Maybe the servo is bad.
Maybe you're trying to make it work beyond its capacity.
Maybe you don't have it hooked up right.
What's your servo "experience level"?

iracanis:
I am not really sure what I need to do to remedy the issue,

OK...

iracanis:
but I assume I will probably need to use SPI in some way to control the servo.

Explain.

Well your program looks like rubbish.

You only need to read the calibration data from the sensor, once.

Servos do not use SPI ( except some fancy, expensive, Korean ones, apparently ). You control the position of a servo by sending a variable width PWM pulse to it. Nothing to do with SPI.

Determining the pressure and then controlling the servo are two separate things which you can debug separately.

You can write a separate arduino sketch which merely initialises the servo and checks it's range of motion. There are plenty of examples of this.

You need to check that you are getting sensible pressure readings, and that you are converting these somehow to the servo position that you think you want.

It seems very odd, that you calculate those calibration terms, and print them, over and over and over again, although you only need to do it once, yet you DON'T print the only actually interesting number in the entire process, which is "present_depth" ??? Why not ??

You also don't seem to know what the actual angle limits of your servo are, and you don't seem to do any limit checking at all on your variable "pos" to keep it within those limits. I suggest you review some basic tutorial examples of how to use servos, which you can find on google or using youtube.

You also need to make sure that you have a proper power supply for the servo. You cannot power the servo directly from the arduino.

I know I have the servo connected properyly, it runs with the Knob and Sweep sample programs, as for the SPI that was just my assumption.

michinyon:
Servos do not use SPI ( except some fancy, expensive, Korean ones, apparently ).
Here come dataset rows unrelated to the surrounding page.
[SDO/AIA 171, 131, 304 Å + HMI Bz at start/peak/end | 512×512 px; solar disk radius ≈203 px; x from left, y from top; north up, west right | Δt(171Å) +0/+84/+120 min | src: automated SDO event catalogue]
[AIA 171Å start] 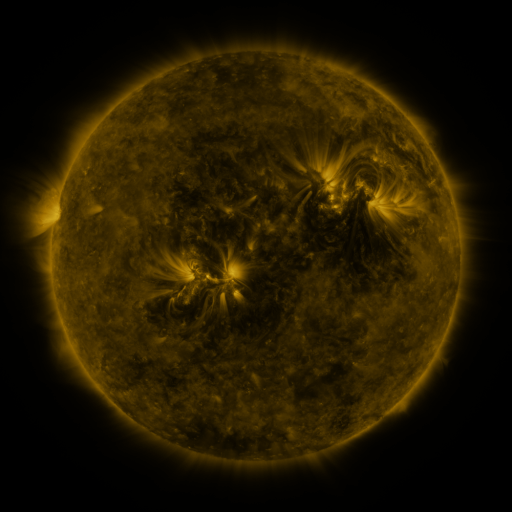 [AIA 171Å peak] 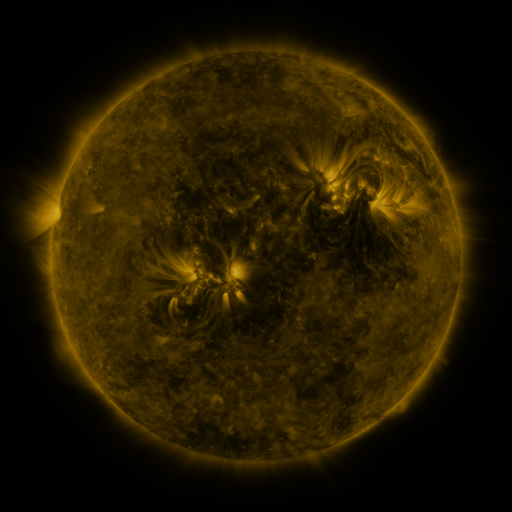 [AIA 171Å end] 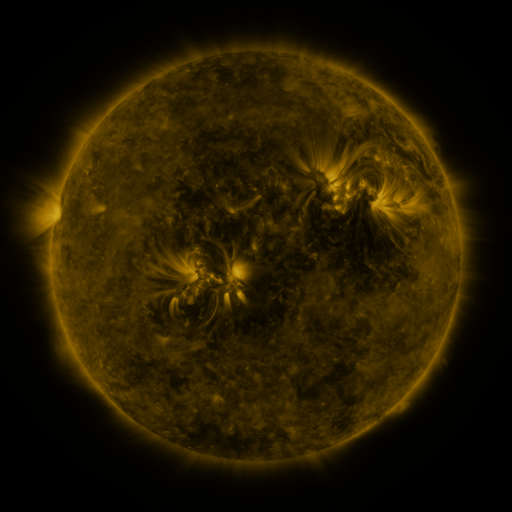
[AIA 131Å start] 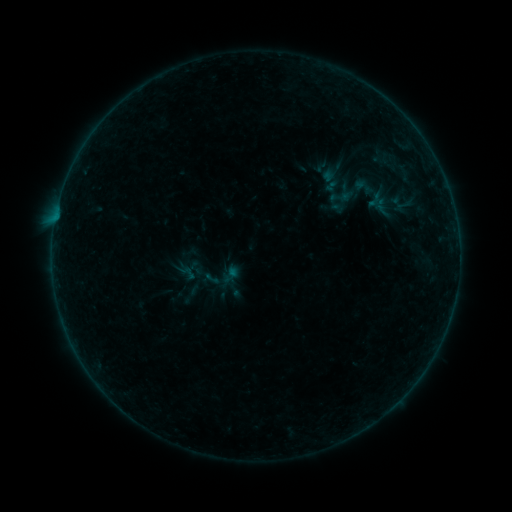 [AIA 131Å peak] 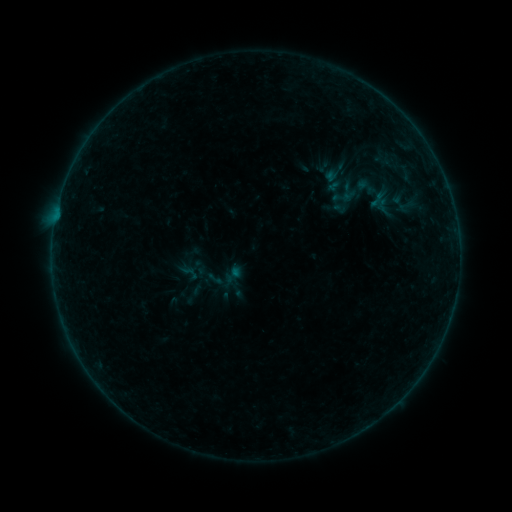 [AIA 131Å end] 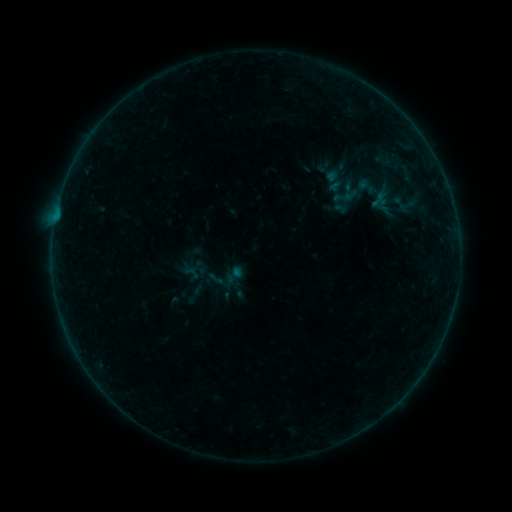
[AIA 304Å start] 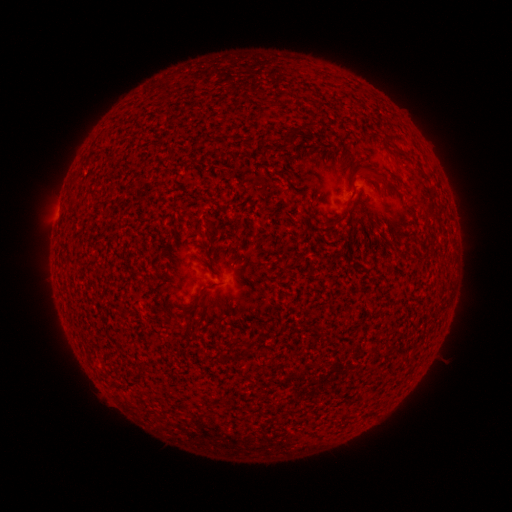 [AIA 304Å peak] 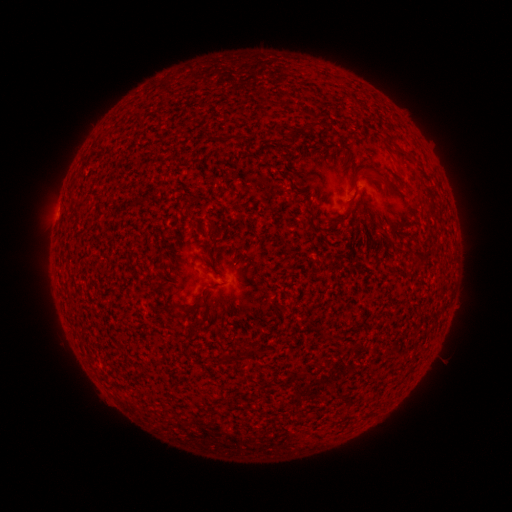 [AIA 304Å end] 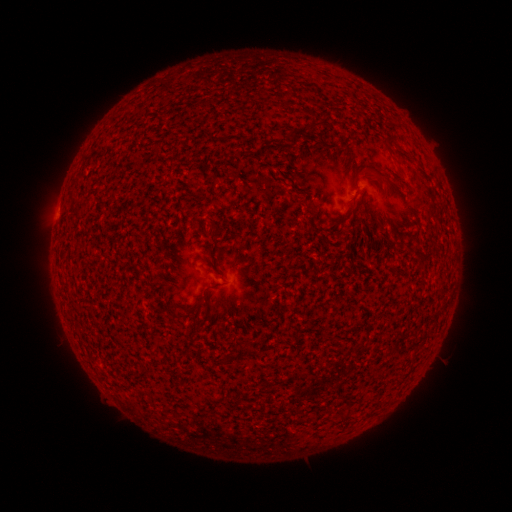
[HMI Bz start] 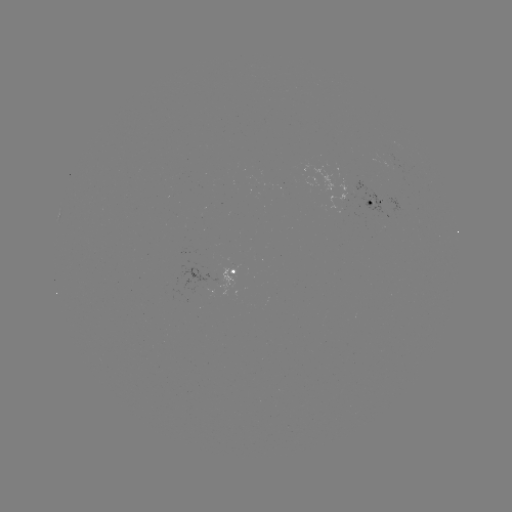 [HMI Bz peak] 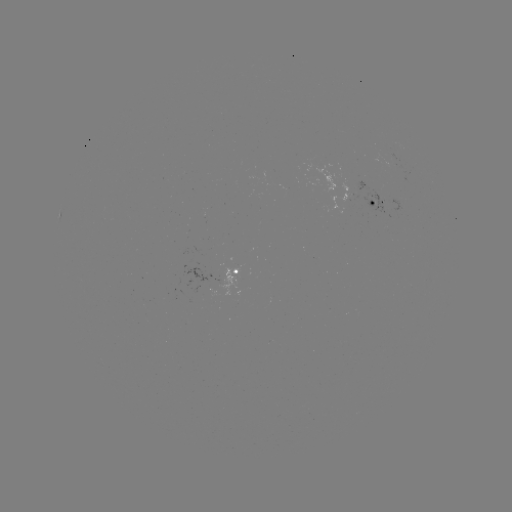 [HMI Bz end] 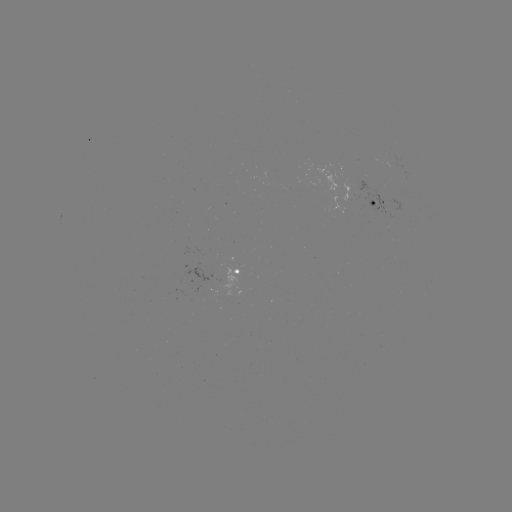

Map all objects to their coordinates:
emerging-flux region: (234, 271)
You control the position of a servo by sending a variable width PWM pulse to it. Nothing to do with SPI.

That clarifies that.

michinyon:
Determining the pressure and then controlling the servo are two separate things which you can debug separately.

You can write a separate arduino sketch which merely initialises the servo and checks it's range of motion. There are plenty of examples of this.

I will check on that ASAP.

michinyon:
You need to check that you are getting sensible pressure readings, and that you are converting these somehow to the servo position that you think you want.

It seems very odd, that you calculate those calibration terms, and print them, over and over and over again, although you only need to do it once, yet you DON'T print the only actually interesting number in the entire process, which is "present_depth" ??? Why not ??

Sorry, looks like I accidentally removed that when I removed some lines to avoid the posting limit.

  //prints tge present depth in meters to the serial port
  Serial.print("Present Depth in m=");
  Serial.println(present_depth);
  //prints the present depth in meters to the lcd. Temp needs to be commented out.
  lcd.setCursor(0,1);
  lcd.print("Depth: ");
  lcd.print(present_depth);
  lcd.print(" m");

That went right after the present_depth calculation.

michinyon:
You also don't seem to know what the actual angle limits of your servo are, and you don't seem to do any limit checking at all on your variable "pos" to keep it within those limits. I suggest you review some basic tutorial examples of how to use servos, which you can find on google or using youtube.

Will do.